第1卵胞波およびLHサージ前に排卵前卵胞を吸引した場合は、吸引部位に黄体は形成されず血流も全く観察されなかったが、
LHサージ後に吸引すると、吸引部位に活発な血流を伴う黄体が形成された。
この黄体は排卵後に形成される黄体と比較して形態的(黄体サイズおよび血流域)、内分泌機能的(血中P4濃度)に差はなかった。
よって、卵胞破裂よりも主席卵胞がLH サージに暴露されることが、その後の黄体形成に不可欠であることが示された。
第3章b項のLHサージの黄体形成への直接的影響を検証する実験において、LHサージ直前に排卵前卵胞を吸引除去すると
その後1週間に渡って黄体が形成されず、次の卵胞波では2個の主席卵胞が選抜される現象を偶然に発見した。

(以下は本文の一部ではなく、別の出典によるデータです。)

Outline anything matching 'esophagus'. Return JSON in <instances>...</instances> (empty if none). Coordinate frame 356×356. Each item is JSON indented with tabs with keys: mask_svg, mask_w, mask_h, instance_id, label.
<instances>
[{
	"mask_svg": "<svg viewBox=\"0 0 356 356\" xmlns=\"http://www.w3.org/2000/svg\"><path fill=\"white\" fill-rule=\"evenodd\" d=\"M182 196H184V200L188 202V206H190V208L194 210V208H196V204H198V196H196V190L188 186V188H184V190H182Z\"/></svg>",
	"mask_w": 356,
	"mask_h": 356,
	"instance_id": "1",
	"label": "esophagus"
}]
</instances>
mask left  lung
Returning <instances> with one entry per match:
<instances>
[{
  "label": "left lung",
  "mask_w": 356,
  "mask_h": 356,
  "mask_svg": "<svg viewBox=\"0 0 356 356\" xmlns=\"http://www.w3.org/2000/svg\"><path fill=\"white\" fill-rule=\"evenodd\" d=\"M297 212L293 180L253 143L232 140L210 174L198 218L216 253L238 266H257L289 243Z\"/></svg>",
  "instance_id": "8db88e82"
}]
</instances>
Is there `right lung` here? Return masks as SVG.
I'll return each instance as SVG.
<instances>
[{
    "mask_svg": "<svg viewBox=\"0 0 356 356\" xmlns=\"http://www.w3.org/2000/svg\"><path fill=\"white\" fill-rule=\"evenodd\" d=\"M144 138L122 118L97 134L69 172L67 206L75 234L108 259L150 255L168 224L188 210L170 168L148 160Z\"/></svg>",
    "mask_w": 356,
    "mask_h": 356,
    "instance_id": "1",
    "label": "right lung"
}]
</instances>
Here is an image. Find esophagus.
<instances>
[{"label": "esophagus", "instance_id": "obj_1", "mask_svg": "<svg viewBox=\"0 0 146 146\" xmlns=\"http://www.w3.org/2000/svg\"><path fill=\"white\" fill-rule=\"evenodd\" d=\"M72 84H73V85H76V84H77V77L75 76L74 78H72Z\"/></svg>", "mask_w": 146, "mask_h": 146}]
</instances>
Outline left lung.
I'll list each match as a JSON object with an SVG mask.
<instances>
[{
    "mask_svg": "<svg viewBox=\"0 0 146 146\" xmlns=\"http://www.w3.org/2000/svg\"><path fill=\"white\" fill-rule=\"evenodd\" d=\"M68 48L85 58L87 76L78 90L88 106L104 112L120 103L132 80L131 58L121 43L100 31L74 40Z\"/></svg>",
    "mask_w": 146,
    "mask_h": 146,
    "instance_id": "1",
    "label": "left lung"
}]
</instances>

そこで、第4章では、黄体不形成が内分泌動態をどのように制御することで、2個の主席卵胞の発育を誘起しているかを検証するため、
血中の下垂体-卵巣軸ホルモンおよび栄養代謝ホルモン濃度を黄体不形成区と対照区(排卵後の第1卵胞波)で比較した。
その結果、2個の主席卵胞が選抜される黄体不形成区では、a) 実験期間を通して基底値のP4濃度を維持した。
b) FSH濃度に対照区と差はなかったが、LH基底濃度とパルス振幅は卵胞選抜前から対照区より高かった。
c) E2濃度、成長ホルモン(GH)基底濃度およびパルス振幅、インスリン様成長因子濃度は卵胞選抜後に対照区より高くなった。
以上より、黄体不形成による基底値のP4は、LHの増加による2個の主席卵胞の選抜を導き、卵胞選抜後は、
基底値のP4の維持とE2の増加によるLHとGHパルスの増加が、主席卵胞発育の継続に関与していることが示唆された。
本研究は、ウシ発情周期中の卵胞発育、排卵および黄体形成が、下垂体-卵巣軸の性ホルモンおよび栄養代謝ホルモンによる
卵巣機能の制御機構と、それに伴う卵巣内の血流変動および血管新生により調節されていることを示唆した。